*What is needed*:
In the passage on reviews of DOD services contracts, which section of which law directed the Secretary of Defense to issue guidance for periodic independent management reviews?

To improve DOD's services acquisition process, Section 808 of the 
National Defense Authorization Act for Fiscal Year 2008 (the Act) 
directed the Secretary of Defense to issue guidance and implementing 
instructions providing for periodic independent management reviews of 
contracts for services.[Footnote 5] The Act specified that the 
guidance and instructions were to be designed to evaluate certain 
issues (hereafter referred to as contracting issues), including: 

* contract performance in terms of cost, schedule, and requirements; 

* the use of contracting mechanisms, including the use of competition, 
the contract structure and type, the definition of contract 
requirements, cost or pricing methods, the award and negotiation of 
task orders,[Footnote 6] and management and oversight mechanisms; 

* the contractor's use, management, and oversight of subcontractors; 

* the staffing of contract management and oversight functions; and: 

* the extent of any pass-through or excessive pass-through charges by 
the contractor.[Footnote 7] 

Further, when one contractor provides oversight for services performed 
by other contractors, the Act required the DOD guidance to provide 
procedures for the periodic review of such contracts to include the 
evaluation of: 

* the extent of DOD's reliance on the contractor performing 
acquisition functions closely associated with inherently governmental 
functions and: 

* the financial interest of any prime contractor performing 
acquisition functions closely associated with inherently governmental 
functions in any contract or subcontract in which the prime contractor 
provided advice or recommendations to the agency. 

In addition to the contracting issues above, the Act required the DOD 
guidance to address several elements related to the review process. 
These elements include the contracts subject to review, the frequency 
of reviews, procedures for tracking the implementation of 
recommendations made during reviews, and procedures for identifying 
and disseminating lessons learned from reviews. 

The Act also directed that we report on DOD's implementation of the 
guidance and instructions for independent management reviews.

(Rows from a segmentation dataset)
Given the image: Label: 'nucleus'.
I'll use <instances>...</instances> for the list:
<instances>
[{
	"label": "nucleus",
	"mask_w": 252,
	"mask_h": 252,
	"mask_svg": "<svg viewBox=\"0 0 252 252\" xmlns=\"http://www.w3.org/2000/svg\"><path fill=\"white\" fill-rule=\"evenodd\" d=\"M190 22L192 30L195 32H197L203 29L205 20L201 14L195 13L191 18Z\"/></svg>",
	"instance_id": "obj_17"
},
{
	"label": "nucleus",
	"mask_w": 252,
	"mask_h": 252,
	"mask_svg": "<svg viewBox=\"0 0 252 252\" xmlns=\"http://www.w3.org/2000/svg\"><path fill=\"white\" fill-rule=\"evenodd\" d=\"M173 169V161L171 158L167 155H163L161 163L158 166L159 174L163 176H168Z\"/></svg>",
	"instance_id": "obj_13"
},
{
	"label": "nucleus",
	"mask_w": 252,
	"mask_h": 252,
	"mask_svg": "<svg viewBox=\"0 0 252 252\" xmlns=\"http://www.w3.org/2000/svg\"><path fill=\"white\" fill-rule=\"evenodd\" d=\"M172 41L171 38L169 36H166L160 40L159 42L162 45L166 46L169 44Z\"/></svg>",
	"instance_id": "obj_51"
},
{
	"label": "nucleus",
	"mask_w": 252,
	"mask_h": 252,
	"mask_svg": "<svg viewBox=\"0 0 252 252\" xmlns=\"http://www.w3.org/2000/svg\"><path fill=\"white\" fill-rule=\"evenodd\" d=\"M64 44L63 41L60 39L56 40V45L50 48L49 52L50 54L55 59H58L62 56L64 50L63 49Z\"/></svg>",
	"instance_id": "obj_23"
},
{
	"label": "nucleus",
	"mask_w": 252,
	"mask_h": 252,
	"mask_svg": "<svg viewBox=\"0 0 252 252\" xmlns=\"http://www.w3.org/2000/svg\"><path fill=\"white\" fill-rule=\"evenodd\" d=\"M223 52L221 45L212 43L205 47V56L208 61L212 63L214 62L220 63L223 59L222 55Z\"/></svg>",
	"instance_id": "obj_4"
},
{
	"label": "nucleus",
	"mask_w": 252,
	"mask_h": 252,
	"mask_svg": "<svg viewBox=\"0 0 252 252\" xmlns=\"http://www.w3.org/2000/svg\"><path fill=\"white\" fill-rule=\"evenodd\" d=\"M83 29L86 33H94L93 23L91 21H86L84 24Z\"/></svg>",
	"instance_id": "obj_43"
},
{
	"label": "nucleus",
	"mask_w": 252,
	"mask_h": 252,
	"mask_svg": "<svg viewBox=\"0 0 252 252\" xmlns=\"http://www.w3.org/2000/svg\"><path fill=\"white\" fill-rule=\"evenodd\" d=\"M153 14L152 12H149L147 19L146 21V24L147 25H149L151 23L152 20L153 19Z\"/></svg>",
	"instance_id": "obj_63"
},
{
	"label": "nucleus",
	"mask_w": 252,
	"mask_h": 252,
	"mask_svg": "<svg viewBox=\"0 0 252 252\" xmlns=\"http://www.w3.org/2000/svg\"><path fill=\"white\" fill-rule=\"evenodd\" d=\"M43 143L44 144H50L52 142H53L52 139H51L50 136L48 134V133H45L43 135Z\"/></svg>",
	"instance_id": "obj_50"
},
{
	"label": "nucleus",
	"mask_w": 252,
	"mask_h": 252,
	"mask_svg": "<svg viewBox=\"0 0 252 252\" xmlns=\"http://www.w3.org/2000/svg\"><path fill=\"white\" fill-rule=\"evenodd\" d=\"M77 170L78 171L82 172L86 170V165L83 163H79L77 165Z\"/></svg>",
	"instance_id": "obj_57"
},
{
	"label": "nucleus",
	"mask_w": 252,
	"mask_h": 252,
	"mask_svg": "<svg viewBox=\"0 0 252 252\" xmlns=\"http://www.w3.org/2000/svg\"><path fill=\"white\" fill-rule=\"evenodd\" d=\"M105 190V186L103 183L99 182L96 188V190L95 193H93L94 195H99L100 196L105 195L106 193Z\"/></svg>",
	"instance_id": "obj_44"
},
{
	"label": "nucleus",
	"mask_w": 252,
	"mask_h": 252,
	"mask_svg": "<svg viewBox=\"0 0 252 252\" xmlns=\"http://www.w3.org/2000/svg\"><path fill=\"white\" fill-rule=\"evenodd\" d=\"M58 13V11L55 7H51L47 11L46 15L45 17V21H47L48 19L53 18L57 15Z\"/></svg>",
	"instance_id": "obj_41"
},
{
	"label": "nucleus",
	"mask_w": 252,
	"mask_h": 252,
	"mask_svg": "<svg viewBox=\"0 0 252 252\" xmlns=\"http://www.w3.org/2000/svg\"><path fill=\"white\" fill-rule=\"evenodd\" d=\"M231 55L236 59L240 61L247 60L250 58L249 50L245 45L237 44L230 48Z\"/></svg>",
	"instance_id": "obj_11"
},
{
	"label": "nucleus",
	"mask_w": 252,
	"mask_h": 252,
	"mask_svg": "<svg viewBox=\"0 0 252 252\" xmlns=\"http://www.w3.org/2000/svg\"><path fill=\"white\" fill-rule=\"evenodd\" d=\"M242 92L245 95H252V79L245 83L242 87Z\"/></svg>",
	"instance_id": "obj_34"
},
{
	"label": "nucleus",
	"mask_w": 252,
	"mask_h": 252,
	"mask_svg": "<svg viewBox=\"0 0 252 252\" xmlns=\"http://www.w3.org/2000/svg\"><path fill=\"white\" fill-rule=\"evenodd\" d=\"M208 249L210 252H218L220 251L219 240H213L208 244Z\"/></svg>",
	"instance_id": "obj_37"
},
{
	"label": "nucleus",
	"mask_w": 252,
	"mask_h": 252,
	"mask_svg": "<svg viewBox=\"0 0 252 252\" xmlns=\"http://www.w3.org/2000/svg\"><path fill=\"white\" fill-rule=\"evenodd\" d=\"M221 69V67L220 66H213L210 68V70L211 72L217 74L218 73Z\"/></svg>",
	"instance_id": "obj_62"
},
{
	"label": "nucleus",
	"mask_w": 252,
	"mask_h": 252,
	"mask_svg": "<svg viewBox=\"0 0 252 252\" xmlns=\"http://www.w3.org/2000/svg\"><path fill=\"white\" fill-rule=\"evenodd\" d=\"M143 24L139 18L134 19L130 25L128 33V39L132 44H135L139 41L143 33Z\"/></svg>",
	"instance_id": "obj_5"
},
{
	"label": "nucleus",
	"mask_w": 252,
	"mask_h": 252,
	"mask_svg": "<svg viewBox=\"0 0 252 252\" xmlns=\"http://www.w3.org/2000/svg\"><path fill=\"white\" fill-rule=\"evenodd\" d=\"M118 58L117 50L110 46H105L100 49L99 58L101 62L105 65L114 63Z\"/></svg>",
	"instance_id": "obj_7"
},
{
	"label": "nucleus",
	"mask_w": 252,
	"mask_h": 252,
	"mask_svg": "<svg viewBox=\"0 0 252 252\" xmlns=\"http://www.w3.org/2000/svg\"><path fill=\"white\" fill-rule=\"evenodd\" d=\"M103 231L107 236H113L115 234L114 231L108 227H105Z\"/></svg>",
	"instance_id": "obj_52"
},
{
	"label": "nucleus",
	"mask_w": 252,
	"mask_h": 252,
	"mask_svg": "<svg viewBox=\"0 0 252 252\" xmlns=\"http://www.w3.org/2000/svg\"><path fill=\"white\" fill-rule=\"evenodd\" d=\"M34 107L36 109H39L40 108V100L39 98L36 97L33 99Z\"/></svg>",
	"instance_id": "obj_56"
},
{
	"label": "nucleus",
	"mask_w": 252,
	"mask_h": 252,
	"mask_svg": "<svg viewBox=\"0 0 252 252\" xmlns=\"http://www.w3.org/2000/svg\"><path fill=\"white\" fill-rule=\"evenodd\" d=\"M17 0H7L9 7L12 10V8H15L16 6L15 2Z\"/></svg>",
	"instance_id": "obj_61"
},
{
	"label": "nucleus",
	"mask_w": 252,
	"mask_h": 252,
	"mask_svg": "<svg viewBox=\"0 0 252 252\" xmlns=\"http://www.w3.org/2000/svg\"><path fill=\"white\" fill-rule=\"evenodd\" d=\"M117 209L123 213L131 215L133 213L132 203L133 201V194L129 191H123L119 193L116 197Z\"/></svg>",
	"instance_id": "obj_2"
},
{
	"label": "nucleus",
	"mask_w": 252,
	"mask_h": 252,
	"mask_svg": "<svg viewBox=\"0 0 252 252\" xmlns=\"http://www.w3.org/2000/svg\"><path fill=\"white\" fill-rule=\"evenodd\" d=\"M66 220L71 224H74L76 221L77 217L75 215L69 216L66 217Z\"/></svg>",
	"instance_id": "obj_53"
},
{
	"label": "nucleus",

*Answer below*:
Section 808 of the National Defense Authorization Act for Fiscal Year 2008.